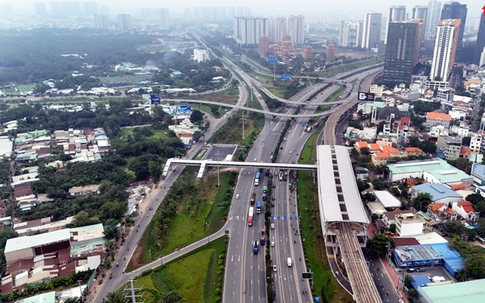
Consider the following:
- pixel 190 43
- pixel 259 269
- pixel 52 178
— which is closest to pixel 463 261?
pixel 259 269

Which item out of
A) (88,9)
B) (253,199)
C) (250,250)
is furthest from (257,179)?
(88,9)

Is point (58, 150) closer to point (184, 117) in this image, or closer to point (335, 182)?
point (184, 117)

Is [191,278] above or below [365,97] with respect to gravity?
below

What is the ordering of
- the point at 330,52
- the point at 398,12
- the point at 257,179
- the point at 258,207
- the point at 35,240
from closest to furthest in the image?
1. the point at 35,240
2. the point at 258,207
3. the point at 257,179
4. the point at 330,52
5. the point at 398,12

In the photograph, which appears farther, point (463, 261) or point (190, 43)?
→ point (190, 43)

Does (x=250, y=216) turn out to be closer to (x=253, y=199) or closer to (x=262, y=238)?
(x=262, y=238)

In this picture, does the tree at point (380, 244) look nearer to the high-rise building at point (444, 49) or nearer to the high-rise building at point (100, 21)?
the high-rise building at point (444, 49)
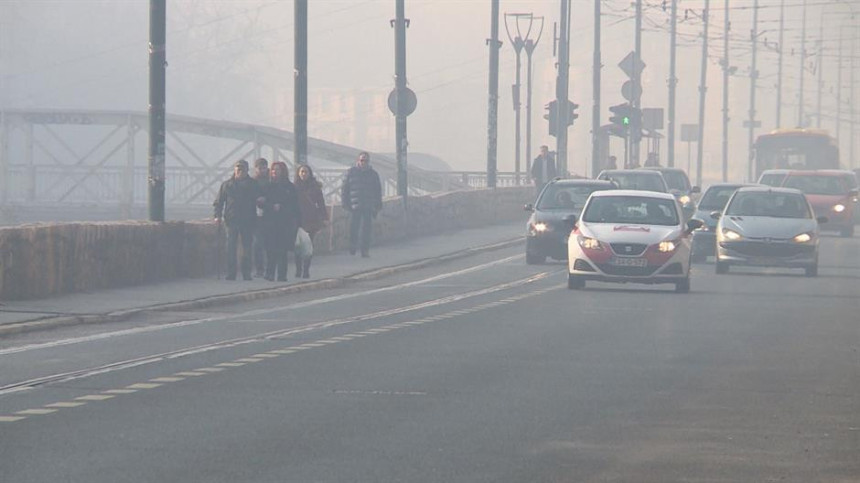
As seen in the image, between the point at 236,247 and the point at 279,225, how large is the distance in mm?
683

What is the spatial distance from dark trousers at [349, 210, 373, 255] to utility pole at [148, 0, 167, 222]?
7.44 metres

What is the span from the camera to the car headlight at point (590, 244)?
25.2 metres

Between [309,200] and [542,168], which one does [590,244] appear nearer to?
[309,200]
· · · ·
> Job
Every line above should be returned exactly; the pictures stay out.

> Correct answer
Consider the following:
- pixel 190 43
- pixel 259 269
- pixel 52 178
— which is closest to pixel 463 261?
pixel 259 269

Which item out of
A) (88,9)
B) (253,199)
C) (250,250)
is furthest from (257,179)?
(88,9)

Is point (58, 150) closer to point (184, 117) in this image, or closer to point (335, 182)?
point (184, 117)

Is [191,278] above or below [365,97] with respect to gravity?
below

What is the ordering of
- the point at 330,52
- the point at 398,12
- the point at 257,179
- the point at 258,207
- the point at 35,240
from closest to furthest in the image?
1. the point at 35,240
2. the point at 258,207
3. the point at 257,179
4. the point at 330,52
5. the point at 398,12

In the photograph, which appears farther, point (463, 261) or point (190, 43)?
→ point (190, 43)

Does (x=250, y=216) turn out to be closer to (x=253, y=199) or closer to (x=262, y=238)?
(x=262, y=238)

In this picture, does the tree at point (380, 244) look nearer to the high-rise building at point (444, 49) or nearer to the high-rise building at point (100, 21)?
the high-rise building at point (444, 49)
As seen in the image, between the point at 236,247 and the point at 279,225, how large is the distance in mm?
683

What is the spatial distance from dark trousers at [349, 210, 373, 255] to utility pole at [148, 0, 167, 222]?
7.44 metres

What is the span from the camera to the car headlight at point (590, 244)?
25.2 metres

Between [309,200] and [542,168], which one does [590,244] appear nearer to?
[309,200]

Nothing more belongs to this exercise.